Marcus unsheathed two blades from his back — one forged from Adamantium, the other from Carbon Steel Composite Alloy — and handed them to Whiplash.

"Enhance their power," Marcus instructed. "Do whatever you can to amplify their lethality. I want them ready by tonight. Can you manage that?"

Whiplash took the swords, his cold blue eyes gleaming as he examined the craftsmanship. "Excellent metalwork," he muttered. "They should handle high-voltage current easily enough. If I integrate my electro-whip system into the blades…" He smirked. "Give me one or two hours."

"Good," Marcus said with a nod.

At his signal, Thunder stepped forward, motioning for Whiplash to follow. The silver-haired woman — her expression sharp and unreadable — led him toward the elevator that would take them to his designated laboratory upstairs.

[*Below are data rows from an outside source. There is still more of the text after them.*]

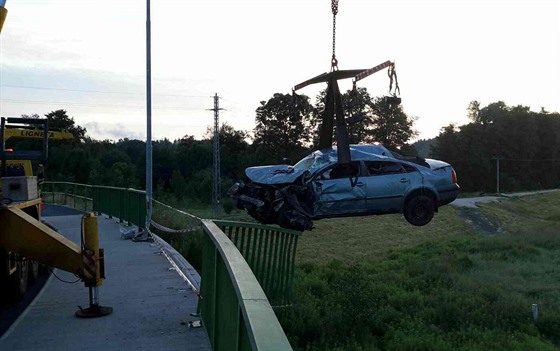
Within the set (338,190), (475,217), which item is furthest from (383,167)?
(475,217)

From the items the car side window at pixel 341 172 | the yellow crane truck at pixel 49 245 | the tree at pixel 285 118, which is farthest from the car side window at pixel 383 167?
the tree at pixel 285 118

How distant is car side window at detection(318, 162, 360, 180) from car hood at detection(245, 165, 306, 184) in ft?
0.90

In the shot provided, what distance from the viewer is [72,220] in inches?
916

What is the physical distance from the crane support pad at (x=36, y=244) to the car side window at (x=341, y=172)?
3.38m

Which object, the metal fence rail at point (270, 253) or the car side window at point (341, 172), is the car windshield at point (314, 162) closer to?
the car side window at point (341, 172)

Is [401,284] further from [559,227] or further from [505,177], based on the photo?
[505,177]

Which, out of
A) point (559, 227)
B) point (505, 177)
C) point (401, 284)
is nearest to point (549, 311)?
point (401, 284)

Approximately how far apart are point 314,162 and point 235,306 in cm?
404

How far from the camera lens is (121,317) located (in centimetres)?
892

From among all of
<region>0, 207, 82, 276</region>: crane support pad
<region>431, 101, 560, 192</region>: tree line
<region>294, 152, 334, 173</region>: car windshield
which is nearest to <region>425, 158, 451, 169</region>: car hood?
<region>294, 152, 334, 173</region>: car windshield

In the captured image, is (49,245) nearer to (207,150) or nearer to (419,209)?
(419,209)

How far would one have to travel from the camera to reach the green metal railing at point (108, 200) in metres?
18.2

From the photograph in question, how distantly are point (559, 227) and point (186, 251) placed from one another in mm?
41050

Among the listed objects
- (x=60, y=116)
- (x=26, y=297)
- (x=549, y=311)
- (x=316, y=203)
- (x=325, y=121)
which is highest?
(x=60, y=116)
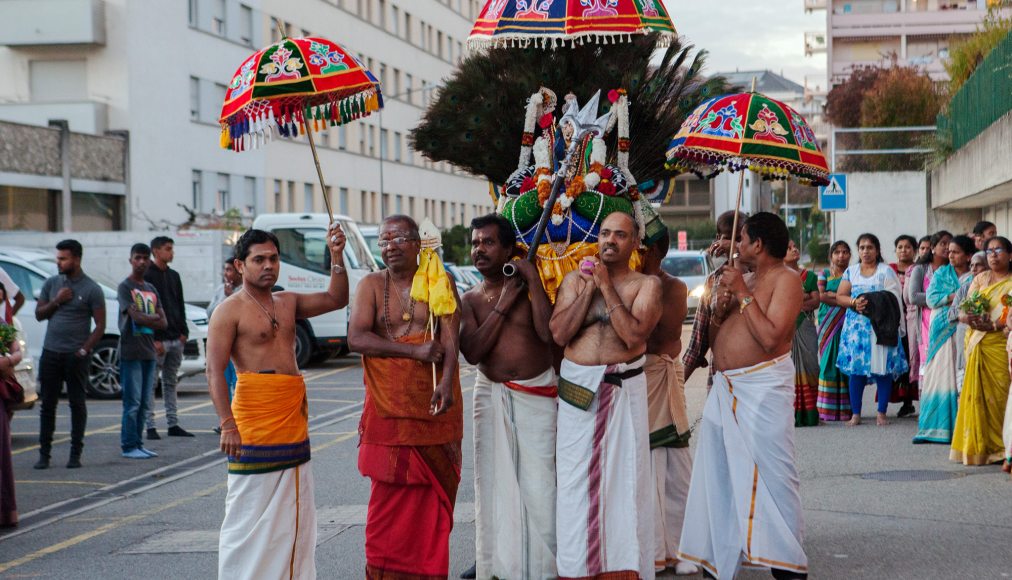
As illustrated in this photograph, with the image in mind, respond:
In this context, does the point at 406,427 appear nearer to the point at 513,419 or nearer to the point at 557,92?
the point at 513,419

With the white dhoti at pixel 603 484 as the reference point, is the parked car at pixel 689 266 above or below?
above

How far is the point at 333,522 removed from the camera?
877cm

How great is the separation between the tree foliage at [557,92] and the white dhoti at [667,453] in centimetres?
164

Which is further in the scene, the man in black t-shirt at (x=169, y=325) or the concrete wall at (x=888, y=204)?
the concrete wall at (x=888, y=204)

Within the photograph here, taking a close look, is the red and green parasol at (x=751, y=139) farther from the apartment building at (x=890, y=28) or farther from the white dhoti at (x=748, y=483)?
the apartment building at (x=890, y=28)

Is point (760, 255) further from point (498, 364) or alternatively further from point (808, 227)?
point (808, 227)

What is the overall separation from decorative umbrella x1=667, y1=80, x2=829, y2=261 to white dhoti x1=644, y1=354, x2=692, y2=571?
864mm

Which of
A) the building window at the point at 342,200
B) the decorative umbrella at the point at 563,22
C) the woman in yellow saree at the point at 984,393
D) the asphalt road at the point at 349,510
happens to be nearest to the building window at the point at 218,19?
the building window at the point at 342,200

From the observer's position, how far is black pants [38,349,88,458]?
452 inches

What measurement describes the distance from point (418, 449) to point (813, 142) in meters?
2.94

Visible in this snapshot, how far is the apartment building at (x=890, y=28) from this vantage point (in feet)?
248

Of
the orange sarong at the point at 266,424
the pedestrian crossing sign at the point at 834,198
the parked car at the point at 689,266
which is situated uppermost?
the pedestrian crossing sign at the point at 834,198

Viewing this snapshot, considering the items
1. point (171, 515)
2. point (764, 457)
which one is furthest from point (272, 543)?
point (171, 515)

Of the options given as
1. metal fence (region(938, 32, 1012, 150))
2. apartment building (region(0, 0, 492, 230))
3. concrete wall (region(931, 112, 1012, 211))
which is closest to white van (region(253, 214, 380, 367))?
apartment building (region(0, 0, 492, 230))
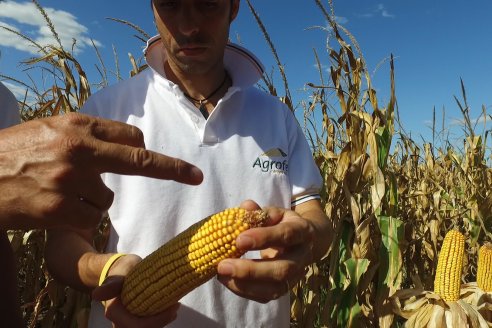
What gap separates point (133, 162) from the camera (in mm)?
1118

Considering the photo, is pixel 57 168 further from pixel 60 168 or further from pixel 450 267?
pixel 450 267

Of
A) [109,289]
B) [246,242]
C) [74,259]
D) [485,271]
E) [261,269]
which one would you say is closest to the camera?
[246,242]

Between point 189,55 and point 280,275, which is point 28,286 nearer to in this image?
point 189,55

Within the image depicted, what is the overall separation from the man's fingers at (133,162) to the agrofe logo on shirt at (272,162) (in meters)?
1.22

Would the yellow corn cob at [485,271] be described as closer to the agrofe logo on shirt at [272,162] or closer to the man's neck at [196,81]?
the agrofe logo on shirt at [272,162]

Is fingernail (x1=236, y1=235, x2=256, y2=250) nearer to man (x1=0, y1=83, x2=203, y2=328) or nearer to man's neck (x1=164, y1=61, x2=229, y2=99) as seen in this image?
man (x1=0, y1=83, x2=203, y2=328)

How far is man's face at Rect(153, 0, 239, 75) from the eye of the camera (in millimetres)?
2375

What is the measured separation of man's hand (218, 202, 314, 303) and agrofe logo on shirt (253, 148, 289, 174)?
583 millimetres

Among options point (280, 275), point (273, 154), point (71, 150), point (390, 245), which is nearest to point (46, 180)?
point (71, 150)

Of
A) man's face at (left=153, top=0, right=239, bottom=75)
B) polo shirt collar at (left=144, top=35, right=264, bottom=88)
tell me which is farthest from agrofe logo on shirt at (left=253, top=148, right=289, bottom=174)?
man's face at (left=153, top=0, right=239, bottom=75)

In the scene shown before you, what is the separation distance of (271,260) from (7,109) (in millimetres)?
1262

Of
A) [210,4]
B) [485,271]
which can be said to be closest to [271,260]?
[210,4]

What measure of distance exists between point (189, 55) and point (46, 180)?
1489 mm

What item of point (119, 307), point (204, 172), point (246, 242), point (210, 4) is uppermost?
point (210, 4)
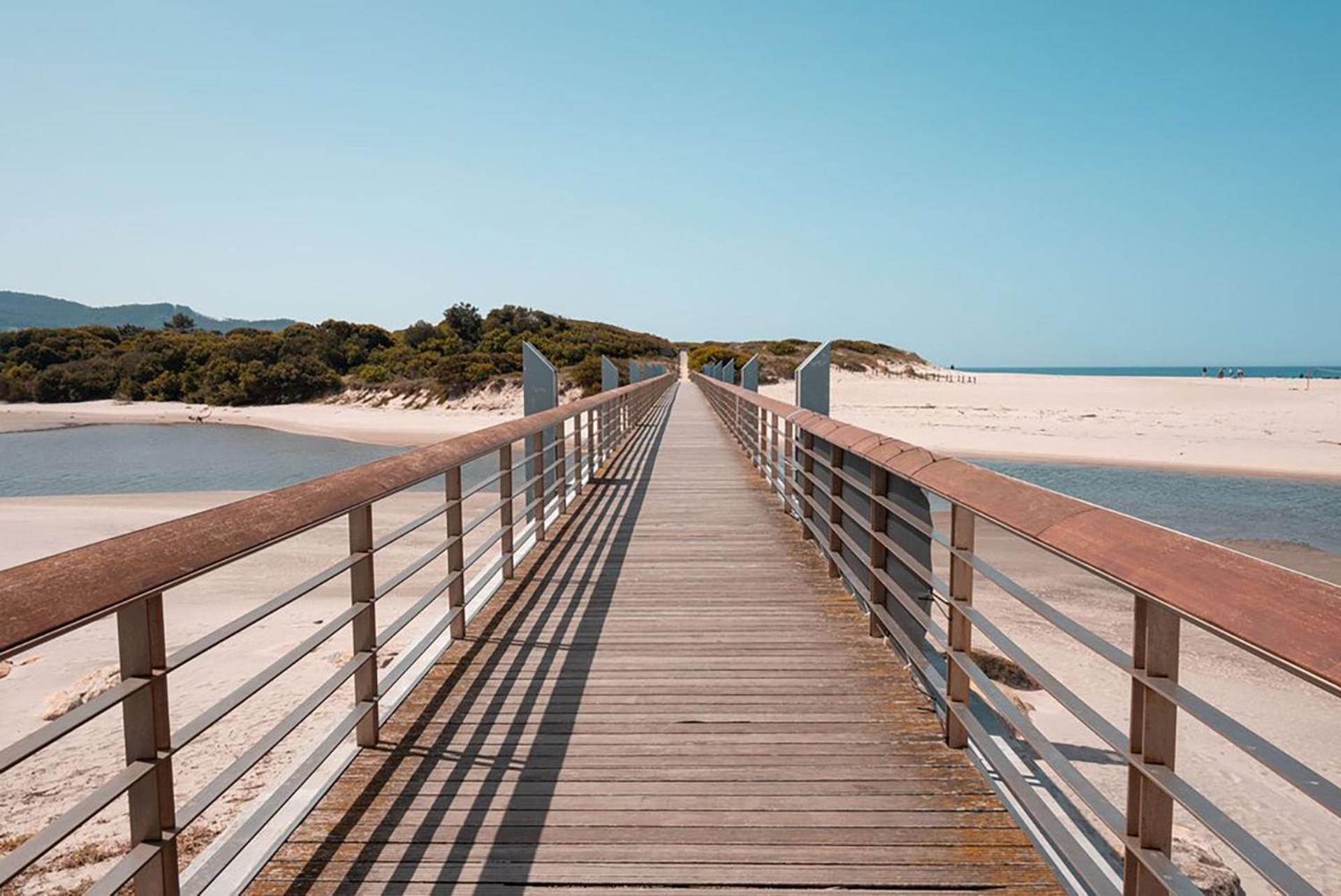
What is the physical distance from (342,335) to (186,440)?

Once they were gone, Marcus turned to the remaining eight supervillains. These individuals didn't have the luxury of training or indoctrination; every one of them needed to be assigned immediately.

"Juggernaut, Quake, Toadman, Porcupine," Marcus said, his tone brisk. "Report to Alex at the front entrance. He'll assign you to patrol duty."

Those four had nothing to offer beyond brute strength. Perfect candidates for field deployment — expendable muscle to handle infiltration, suppression, and extermination operations. They would serve as elite cannon fodder, providing small tactical advantages in upcoming conflicts. Marcus never expected them to survive the larger wars; he only intended to squeeze every last drop of value from them before they were inevitably torn apart.

Then his attention shifted.

"Doctor Octopus, Doctor Connors, Norman Osborn — with me. Sandman, you'll stay here for now. Spend some time with your daughter, but do not take her outside this facility."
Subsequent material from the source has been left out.